■ **Qué hacer**:
1. Responde estas preguntas sobre el texto acerca de Japón:
(a) Según el documental que cita, ¿qué parte de los japoneses ha dejado de tener sexo?
(b) ¿Qué dicen los hombres como disculpa nacional para no tener sexo?
(c) Para las tribus urbanas de jóvenes acomodados, ¿qué garantiza la soledad?
2. Nombra los factores que, según el texto sobre Japón, están echando por la borda las ideas establecidas sobre las relaciones humanas.
3. Sigue escribiendo el texto sobre Japón a partir de su última oración.

■ **Texto**:
============
Un ejemplo que sirve para ilustrar todo lo expuesto es el país del sol naciente. En Japón las relaciones humanas se están modificando de manera notoria y masiva. Según el documental El imperio de los sinsexo, casi un tercio de los japoneses ha dejado tener sexo, entretanto la población restante lo practica con la frecuencia más baja del mundo. Como resultado la tasa de natalidad está descendiendo. La situación es tal, que se venden más pañales para ancianos que para bebes. La población se hace cada vez más vieja y no hay personas jóvenes que les reemplacen sus puestos de trabajo. Japón podría perder población por millones en las próximas décadas de continuar este fenómeno, que observándolo desde la lejanía, me parece favorable para un planeta sobrepoblado y unos ecosistemas al límite. Lo paradójico en el asunto es que en Japón la industria sexual es un boyante sector económico.
Las japonesas han logrado ingresar al mundo laboral de forma contundente. Ellas ahora tienen un alto poder adquisitivo, obteniendo un rol más predominante en la sociedad. Esto ha conllevado a un cambio de mentalidad de su parte. Las mujeres no están interesadas en conformar relaciones, ya que lo ven como algo obligado, exigente y complicado. Prefieren enfocarse en ellas mismas y sólo establecer interacciones superficiales pagas de una sola noche, y claro, no sexuales. Por otra parte, los hombres, que en las relaciones de antaño tenían un papel de superioridad, quedaron relegados y sin autoridad. No saben muy bien cómo manejar una relación. No quieren poner nada de su parte en el fortalecimiento de la pareja. Desconocen qué es la seducción o el romanticismo. En otras palabras, no se comprometen en ningún aspecto de la relación. De ahí que la disculpa nacional de los hombres para no tener sexo es afirmar que “están cansados”. Al no entenderse con las mujeres, la solución ha sido satisfacer sus impulsos por medio del sexo mecánico, industrial y por encargo. En Japón, cada matiz del amor y el erotismo es capitalizado, tecnologizado y puesto a la disposición del hombre solitario, para que sin ningún esfuerzo termine complacido. En Tokio, por ejemplo, es posible encerrarse en pequeñas salas de cine privadas para mirar pornografía hentai y masturbarse, pagar por acariciar gatos, tener sexo con muñecas humanoides, ser atendido por una mucama que te acaricia el pelo, te limpia los oídos y asume tus fetiches deseados. Entre hombres y mujeres no hay comunicación. Cada género está decepcionado con su contraparte. La situación se vuelve más compleja, ya que han surgidos tribus urbanas de jóvenes acomodados que repudian el amor, demuestran un marcado egocentrismo y glorifican la soledad. Según ellos, tener pareja es anticuado, mientras que la soledad garantiza la total libertad.
En Japón el cambio de roles de género, la exaltación a la individualidad y el desarrollo tecnológico están echando por la borda las concepciones establecidas sobre las interacciones humanas. Con el mundo sumido en una globalización abrumadora ¿no será cuestión de tiempo para qué los comportamientos de los japoneses se vuelvan mundiales? Es innegable que el mundo contemporáneo nos da la posibilidad de hacer todo solos, volviendo complicado entablar relaciones duraderas. Los sentimientos se pueden estar desplazando a otros ámbitos que no entendemos del todo, porque aún se impone un paradigma de interacciones tangibles y humanas que propician nuestra cercanía afectiva.
============
■ **Datos**:
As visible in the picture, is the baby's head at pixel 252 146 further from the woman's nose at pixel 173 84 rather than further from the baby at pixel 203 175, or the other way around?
============
■ **Respuestas**:
1.
(a) Casi un tercio.
(b) Que "están cansados".
(c) La total libertad.

2. El cambio de roles de género, la exaltación de la individualidad y el desarrollo tecnológico.

3.
Por ejemplo, en la actualidad uno de los aspectos con los que se asocia la tenencia de mascotas es la soltería. Puede ser así, pero no necesariamente sea sinónimo de soledad como muchos creen, sino tal vez un lazo afectivo trasladado a una relación no del todo humana (sin incluir el sexo). Es posible entonces, que en un futuro no muy lejano se generalice las relaciones de todo tipo: con avatares, robots, sistemas operativos. O sencillamente, se pase por la vida entre interacciones humanas esporádicas sin ataduras y objetos masturbatorios. Considero que uno de los objetivos primordiales en la vida es intentar ser feliz y compartir dicho sentimiento con los allegados, y si el próximo paradigma afectivo cumple con ese objetivo (partiendo de que el significado de “allegado” se redefiniría), habrá que respetarles ese derecho a las personas del futuro.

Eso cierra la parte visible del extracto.